(EXERCISE TASK)
In the TivoWebPlus error thread, what does the reply say the "address already in use" error means?

(PASSAGE)
# TivowebPlus error



## philwojo (May 16, 2004)

I had TWP up and running with no problems. I was doing some other work and tried installing a few new modules for it. I had backed up the entire "hack" dir to my win computer via FTP previous to this though.

Now I am getting the following error when I try to start TWP:

TIVO: {/var/tmp} % tivoweb console
TIVO: {/var/tmp} %
TIVO: {/var/tmp} % TivoWebPlus Project - v1.2.1
The program comes with ABSOLUTELY NO WARRANTY.
This program is licensed under the GPL.
See the 'copyright' and 'README' files for copyright and credit information.
couldn't open socket: address already in use
while executing
"socket -server ::session $http_port"
(file "/var/hack/tivowebplus/httpd-tt.tcl" line 795)

TIVO: {/var/tmp} %
TIVO: {/var/tmp} %

Any ideas what could be causing it.

I have wiped out the entire "hack" dir and copied it back from my computer, then rebooted the TIVO and it is still doing the same thing.

thanks,
Phil


----------



## Luv2DrvFst (Nov 7, 2005)

It means TWP is already running. If you reboot your TiVo, TWP usually is started from your rc.sysinit.author file. Use the ps command to verify. If you see something like this near the end of the ps listing then TWP is already running:

11514 root 7616 S tivosh /tivowebplus/httpd-tt.tcl 
11516 root 7616 S tivosh /tivowebplus/httpd-tt.tcl 
11517 root 7616 S tivosh /tivowebplus/httpd-tt.tcl 

Do you have multiple copies of TWP installed in different directories on your TiVo?


----------



## philwojo (May 16, 2004)

I will have to check that, but when I got home last night it was working again, not sure what happened.

When I tried to start it on my own it was because I could not access it (via http) and because the backdoors were not showing as active on the box as they normally do. 

Any way it is working now, but if it happens again I will try the ps command to find out.

And now I do not have multiple copies of TWP installed I am sure of that.

thanks,
Phil


----------



## philwojo (May 16, 2004)

Well it happened again, I don't have access to TWP again, and not sure why.

Is there an easy way to check to make sure it is not on the system twice, I am not really familar with unix commands yet.

Phil


----------



## philwojo (May 16, 2004)

Well I did a search on the TIVO box and the only place the tivoweb.tcl file is located is in /var/hack/tivowebplus

Any other thoughts why this might be happening?

Phil


----------



## philwojo (May 16, 2004)

What are the PS commands, I am not sure I know those, can you help me with that command.

(DATASET EXCERPT)
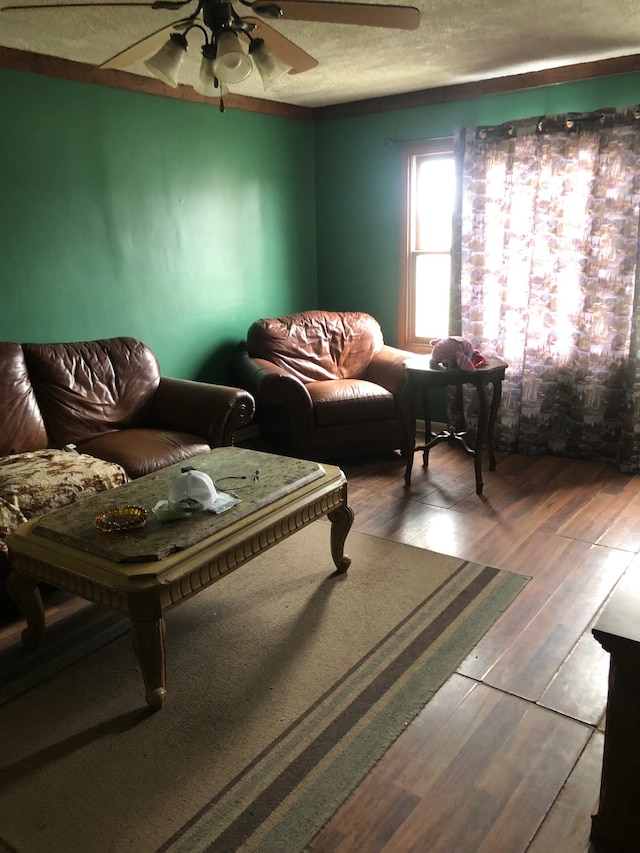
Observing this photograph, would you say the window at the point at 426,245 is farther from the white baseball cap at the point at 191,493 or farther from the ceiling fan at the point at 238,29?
the white baseball cap at the point at 191,493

(PROBLEM SOLUTION)
It means TWP is already running.